Einige Zeilen
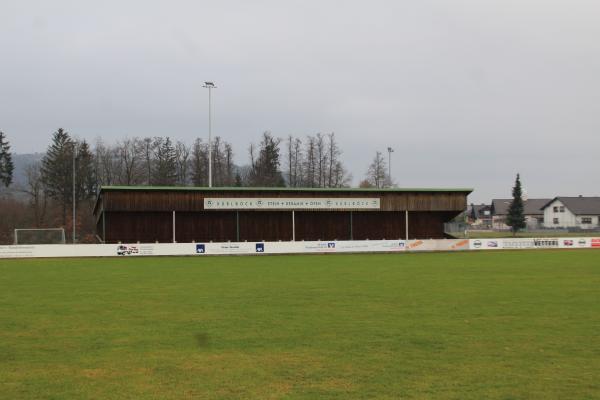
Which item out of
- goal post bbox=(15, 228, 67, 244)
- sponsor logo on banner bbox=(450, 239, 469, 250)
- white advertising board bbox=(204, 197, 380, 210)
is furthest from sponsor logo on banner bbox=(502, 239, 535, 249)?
goal post bbox=(15, 228, 67, 244)

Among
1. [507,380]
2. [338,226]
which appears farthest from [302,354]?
[338,226]

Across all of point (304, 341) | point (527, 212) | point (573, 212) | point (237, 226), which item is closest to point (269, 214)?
point (237, 226)

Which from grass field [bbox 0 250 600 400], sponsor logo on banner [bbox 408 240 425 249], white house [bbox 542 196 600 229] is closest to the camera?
grass field [bbox 0 250 600 400]

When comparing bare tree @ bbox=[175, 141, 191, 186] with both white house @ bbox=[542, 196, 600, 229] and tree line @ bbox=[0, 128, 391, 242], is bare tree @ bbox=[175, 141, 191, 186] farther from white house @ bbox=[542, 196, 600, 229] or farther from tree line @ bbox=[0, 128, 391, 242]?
white house @ bbox=[542, 196, 600, 229]

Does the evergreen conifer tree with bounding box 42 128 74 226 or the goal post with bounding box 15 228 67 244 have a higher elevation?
the evergreen conifer tree with bounding box 42 128 74 226

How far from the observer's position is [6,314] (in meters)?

Aufgabenstellung:
Formatieren Sie sämtliche Zeilen oben als JSON-Liste von Zeichenketten, eine Zeichenkette je Zeile. Leerzeilen und die Bildplatzhalter werden nicht übernommen.

Ergebnis der Aufgabe:
[
  "Which item out of",
  "- goal post bbox=(15, 228, 67, 244)",
  "- sponsor logo on banner bbox=(450, 239, 469, 250)",
  "- white advertising board bbox=(204, 197, 380, 210)",
  "is furthest from sponsor logo on banner bbox=(502, 239, 535, 249)?",
  "goal post bbox=(15, 228, 67, 244)",
  "Among",
  "1. [507,380]",
  "2. [338,226]",
  "which appears farthest from [302,354]?",
  "[338,226]",
  "Across all of point (304, 341) | point (527, 212) | point (573, 212) | point (237, 226), which item is closest to point (269, 214)?",
  "point (237, 226)",
  "Which from grass field [bbox 0 250 600 400], sponsor logo on banner [bbox 408 240 425 249], white house [bbox 542 196 600 229] is closest to the camera?",
  "grass field [bbox 0 250 600 400]",
  "When comparing bare tree @ bbox=[175, 141, 191, 186] with both white house @ bbox=[542, 196, 600, 229] and tree line @ bbox=[0, 128, 391, 242], is bare tree @ bbox=[175, 141, 191, 186] farther from white house @ bbox=[542, 196, 600, 229] or farther from tree line @ bbox=[0, 128, 391, 242]?",
  "white house @ bbox=[542, 196, 600, 229]",
  "Does the evergreen conifer tree with bounding box 42 128 74 226 or the goal post with bounding box 15 228 67 244 have a higher elevation?",
  "the evergreen conifer tree with bounding box 42 128 74 226",
  "How far from the observer's position is [6,314] (in meters)?"
]